### Task objective
Retype every line from the start of the rows down to the line containing "509 centimetres", both included, with no changes.

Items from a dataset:
━━━━━━━━━━━━━━━━

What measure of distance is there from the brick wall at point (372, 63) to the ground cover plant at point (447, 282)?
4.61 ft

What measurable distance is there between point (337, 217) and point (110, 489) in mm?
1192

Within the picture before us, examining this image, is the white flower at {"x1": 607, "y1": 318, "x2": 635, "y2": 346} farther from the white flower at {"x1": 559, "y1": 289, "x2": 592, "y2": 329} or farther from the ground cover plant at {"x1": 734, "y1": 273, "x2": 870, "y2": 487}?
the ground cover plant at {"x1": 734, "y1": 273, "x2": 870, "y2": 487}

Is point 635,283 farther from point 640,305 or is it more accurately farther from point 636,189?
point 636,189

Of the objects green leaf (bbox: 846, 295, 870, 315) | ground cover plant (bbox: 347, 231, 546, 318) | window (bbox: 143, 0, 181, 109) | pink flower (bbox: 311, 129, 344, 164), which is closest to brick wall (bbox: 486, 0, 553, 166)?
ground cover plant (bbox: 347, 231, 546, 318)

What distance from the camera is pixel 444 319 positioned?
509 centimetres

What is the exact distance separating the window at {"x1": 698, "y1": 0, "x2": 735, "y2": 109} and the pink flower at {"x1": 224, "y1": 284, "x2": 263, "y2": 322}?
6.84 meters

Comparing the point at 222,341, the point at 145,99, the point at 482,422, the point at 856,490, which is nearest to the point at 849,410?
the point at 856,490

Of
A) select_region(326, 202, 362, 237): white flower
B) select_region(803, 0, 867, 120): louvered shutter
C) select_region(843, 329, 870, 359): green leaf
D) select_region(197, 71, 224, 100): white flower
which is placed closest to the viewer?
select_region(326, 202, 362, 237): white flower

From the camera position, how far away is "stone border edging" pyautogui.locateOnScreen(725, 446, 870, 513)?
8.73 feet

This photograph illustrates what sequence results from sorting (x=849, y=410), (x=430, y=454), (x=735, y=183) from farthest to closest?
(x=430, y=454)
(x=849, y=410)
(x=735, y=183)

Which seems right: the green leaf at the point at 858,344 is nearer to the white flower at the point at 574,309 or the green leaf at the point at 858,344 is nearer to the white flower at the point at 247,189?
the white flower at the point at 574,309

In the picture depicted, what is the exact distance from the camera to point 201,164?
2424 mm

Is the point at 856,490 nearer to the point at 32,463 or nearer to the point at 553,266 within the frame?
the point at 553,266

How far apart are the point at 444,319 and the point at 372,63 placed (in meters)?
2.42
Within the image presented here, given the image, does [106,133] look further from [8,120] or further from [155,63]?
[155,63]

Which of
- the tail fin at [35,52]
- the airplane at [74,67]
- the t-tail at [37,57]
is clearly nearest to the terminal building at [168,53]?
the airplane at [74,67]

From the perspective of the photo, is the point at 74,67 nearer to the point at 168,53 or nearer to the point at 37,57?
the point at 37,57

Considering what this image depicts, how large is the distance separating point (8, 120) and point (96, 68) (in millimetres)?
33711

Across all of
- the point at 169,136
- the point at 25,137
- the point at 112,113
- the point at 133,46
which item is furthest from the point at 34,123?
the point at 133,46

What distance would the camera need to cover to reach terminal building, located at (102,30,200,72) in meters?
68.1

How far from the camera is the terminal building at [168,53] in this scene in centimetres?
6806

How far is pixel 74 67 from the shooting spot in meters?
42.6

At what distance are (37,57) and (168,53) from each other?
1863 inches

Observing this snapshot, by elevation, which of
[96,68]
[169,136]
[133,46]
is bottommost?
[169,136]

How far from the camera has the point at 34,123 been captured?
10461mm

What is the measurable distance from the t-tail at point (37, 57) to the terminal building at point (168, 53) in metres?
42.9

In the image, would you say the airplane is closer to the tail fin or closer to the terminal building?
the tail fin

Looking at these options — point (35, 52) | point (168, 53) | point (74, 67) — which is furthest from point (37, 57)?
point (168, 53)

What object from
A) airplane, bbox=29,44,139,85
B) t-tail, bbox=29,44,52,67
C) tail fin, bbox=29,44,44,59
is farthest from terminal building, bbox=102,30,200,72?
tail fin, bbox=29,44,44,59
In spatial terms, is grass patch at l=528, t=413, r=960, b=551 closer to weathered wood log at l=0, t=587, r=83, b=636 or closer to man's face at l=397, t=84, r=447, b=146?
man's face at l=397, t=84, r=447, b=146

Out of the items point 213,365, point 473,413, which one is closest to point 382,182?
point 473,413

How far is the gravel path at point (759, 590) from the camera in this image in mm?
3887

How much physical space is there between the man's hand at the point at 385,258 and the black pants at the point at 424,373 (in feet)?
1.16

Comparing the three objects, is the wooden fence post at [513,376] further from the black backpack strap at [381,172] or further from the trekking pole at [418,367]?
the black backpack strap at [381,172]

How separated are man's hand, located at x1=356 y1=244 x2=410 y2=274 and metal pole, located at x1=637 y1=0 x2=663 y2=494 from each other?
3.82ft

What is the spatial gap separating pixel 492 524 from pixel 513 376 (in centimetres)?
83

━━━━━━━━━━━━━━━━

### Output for this task
What measure of distance is there from the brick wall at point (372, 63) to the ground cover plant at point (447, 282)?
4.61 ft

What measurable distance is there between point (337, 217) and point (110, 489) in mm?
1192

Within the picture before us, examining this image, is the white flower at {"x1": 607, "y1": 318, "x2": 635, "y2": 346} farther from the white flower at {"x1": 559, "y1": 289, "x2": 592, "y2": 329} or farther from the ground cover plant at {"x1": 734, "y1": 273, "x2": 870, "y2": 487}?
the ground cover plant at {"x1": 734, "y1": 273, "x2": 870, "y2": 487}

Is point 635,283 farther from point 640,305 or is it more accurately farther from point 636,189?
point 636,189

Of the objects green leaf (bbox: 846, 295, 870, 315) | ground cover plant (bbox: 347, 231, 546, 318) | window (bbox: 143, 0, 181, 109) | pink flower (bbox: 311, 129, 344, 164), which is closest to brick wall (bbox: 486, 0, 553, 166)?
ground cover plant (bbox: 347, 231, 546, 318)

What distance from the camera is pixel 444 319 positioned?
509 centimetres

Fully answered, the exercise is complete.